#### Reading passage:
After 15 years of quiescence, the source entered an outburst in November 2004
as observed by the ASM onboard RXTE (Swank et al. 2004 ATel #349). The X-ray
flux increased continously and reached 1 Crab in the 2-12 keV band in December
2004 (Remillard et al. 2004 ATel #371). Subsequent
pointed observations with RXTE revealed the presence of three cyclotron lines
at 26 keV, 49 keV, and 74 keV (Coburn et al. 2005 ATel #381).
Integral performed a TOO observation of the source on 2005 January 6-10 as soon as pointing constraints allowed resulting in 100 ksec of data. This first observation was followed by more TOO observations to monitor the decline of the outburst (see ISDC-News 16-FEB-2005).
The analysis of the first TOO observation showed that the source is pulsating strongly with a period of P = 4.3751 sec and exhibiting a clear double pulse at higher energies.
To fit the joint JEM-X and ISGRI spectrum we used the cutoffpl model which describes the overall shape of the continuum reasonably well. Above 20 keV, however, large absorption line like structures due to the cyclotron lines are present. The fundamental line at 25 keV was found to have a non-Gaussian shape and we used two Gaussians to fit the line. After fitting also the beautiful first harmonic at 50 keV, significant line like residuals still remain at 72 keV which are due to the second harmonic cyclotron line. We thus confirm that V0332+53 exhibits three cyclotron lines.

#### Problems to solve:
**A)** Answer these questions using the V0332+53 passage.
(i) In what month and year did the source enter its outburst?
(ii) What pulsation period did the analysis of the first TOO observation find?
(iii) Which model was used to fit the joint JEM-X and ISGRI spectrum?
**B)** Update the V0332+53 passage starting with "The analysis of" and going on through "at higher energies.", putting "weakly" in place of "strongly".

(Stored dataset items)
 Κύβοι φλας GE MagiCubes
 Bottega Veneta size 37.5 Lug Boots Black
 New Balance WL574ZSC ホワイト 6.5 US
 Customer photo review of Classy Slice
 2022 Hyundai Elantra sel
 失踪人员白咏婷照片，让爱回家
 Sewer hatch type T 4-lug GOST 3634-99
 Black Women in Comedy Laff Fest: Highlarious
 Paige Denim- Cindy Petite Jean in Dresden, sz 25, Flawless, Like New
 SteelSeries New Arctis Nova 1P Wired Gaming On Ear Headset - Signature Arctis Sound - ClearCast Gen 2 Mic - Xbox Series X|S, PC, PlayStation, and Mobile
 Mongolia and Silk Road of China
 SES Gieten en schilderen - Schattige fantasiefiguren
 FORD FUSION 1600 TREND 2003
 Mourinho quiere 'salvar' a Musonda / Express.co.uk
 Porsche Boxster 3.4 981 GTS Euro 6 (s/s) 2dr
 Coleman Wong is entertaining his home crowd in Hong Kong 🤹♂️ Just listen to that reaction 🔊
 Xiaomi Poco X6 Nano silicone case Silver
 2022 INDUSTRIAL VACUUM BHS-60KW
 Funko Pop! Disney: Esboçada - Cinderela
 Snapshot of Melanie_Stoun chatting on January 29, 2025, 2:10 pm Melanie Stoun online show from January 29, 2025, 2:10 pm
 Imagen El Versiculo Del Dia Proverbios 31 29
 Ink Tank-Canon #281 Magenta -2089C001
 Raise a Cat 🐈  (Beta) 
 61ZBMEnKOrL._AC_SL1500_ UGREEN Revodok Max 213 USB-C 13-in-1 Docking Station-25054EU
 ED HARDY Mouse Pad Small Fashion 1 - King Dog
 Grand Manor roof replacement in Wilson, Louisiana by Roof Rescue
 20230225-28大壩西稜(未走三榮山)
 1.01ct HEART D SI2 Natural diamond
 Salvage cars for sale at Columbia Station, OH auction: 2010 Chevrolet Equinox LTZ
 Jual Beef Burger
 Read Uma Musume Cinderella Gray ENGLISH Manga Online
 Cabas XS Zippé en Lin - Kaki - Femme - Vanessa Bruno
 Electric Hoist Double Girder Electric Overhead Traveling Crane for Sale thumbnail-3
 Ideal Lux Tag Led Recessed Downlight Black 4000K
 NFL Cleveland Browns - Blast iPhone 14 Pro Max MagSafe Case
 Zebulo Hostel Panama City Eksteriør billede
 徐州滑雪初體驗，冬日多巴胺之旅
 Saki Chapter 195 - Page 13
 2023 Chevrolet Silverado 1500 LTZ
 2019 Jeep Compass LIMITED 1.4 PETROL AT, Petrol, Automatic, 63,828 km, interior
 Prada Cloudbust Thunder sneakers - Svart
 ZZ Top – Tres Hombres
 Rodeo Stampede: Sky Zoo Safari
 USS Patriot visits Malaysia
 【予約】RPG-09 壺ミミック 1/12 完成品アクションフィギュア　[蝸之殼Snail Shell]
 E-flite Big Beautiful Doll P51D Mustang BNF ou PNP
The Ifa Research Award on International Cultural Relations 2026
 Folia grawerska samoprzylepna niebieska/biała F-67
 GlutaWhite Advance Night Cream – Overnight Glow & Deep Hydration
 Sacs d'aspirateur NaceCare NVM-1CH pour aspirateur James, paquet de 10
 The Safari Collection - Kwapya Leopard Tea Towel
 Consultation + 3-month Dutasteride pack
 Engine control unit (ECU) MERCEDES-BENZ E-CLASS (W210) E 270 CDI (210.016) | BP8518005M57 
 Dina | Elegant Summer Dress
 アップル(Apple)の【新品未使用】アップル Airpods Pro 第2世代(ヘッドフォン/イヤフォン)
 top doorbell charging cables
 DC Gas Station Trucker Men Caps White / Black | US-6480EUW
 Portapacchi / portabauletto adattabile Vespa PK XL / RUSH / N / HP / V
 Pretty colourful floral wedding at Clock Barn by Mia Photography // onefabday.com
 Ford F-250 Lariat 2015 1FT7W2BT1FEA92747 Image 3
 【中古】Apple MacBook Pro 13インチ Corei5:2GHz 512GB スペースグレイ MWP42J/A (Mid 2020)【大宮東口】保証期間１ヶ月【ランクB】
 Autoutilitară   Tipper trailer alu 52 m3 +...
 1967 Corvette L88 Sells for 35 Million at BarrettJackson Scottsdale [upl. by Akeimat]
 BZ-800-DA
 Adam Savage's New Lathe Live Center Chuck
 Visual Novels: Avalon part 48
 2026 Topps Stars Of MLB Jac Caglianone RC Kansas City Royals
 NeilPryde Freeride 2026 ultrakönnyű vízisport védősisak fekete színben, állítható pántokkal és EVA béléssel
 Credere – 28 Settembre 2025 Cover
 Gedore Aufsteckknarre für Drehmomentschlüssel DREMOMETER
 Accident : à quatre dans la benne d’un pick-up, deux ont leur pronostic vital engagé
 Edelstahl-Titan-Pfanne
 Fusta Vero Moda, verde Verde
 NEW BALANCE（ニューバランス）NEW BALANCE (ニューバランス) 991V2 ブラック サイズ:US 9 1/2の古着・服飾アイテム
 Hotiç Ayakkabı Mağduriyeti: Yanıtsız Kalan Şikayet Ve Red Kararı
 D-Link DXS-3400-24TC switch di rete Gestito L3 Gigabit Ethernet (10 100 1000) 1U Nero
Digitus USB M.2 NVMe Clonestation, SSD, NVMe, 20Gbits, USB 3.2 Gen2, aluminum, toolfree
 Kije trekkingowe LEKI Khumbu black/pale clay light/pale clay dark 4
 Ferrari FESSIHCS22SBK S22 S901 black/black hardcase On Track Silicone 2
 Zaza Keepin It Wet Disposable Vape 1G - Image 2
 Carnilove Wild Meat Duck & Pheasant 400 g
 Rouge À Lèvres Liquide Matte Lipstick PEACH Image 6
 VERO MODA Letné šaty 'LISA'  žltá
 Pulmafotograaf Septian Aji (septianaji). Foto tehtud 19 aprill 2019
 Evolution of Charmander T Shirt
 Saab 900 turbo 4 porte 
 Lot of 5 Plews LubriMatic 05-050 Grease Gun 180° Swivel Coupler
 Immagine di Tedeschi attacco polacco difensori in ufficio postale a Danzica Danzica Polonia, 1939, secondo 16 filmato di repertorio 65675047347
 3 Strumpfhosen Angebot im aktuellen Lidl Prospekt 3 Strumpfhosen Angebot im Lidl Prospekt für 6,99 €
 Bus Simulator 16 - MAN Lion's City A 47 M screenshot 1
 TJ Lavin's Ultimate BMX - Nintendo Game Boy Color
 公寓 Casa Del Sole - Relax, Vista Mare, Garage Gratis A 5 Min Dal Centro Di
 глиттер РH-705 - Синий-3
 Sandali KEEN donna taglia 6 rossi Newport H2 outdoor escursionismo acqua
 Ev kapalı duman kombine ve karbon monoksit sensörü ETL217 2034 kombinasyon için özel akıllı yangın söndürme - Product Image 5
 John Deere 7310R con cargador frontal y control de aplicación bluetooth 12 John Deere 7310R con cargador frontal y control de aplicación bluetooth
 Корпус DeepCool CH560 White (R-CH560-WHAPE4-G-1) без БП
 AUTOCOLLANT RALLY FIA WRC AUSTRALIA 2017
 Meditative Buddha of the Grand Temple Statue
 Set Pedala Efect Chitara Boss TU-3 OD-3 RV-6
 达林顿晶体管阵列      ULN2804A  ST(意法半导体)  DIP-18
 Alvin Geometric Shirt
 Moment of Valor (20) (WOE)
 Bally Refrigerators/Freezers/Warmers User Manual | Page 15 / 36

#### Your responses:
**A)**
(i) November 2004
(ii) P = 4.3751 sec
(iii) The cutoffpl model

**B)**
The analysis of the first TOO observation showed that the source is pulsating weakly with a period of P = 4.3751 sec and exhibiting a clear double pulse at higher energies.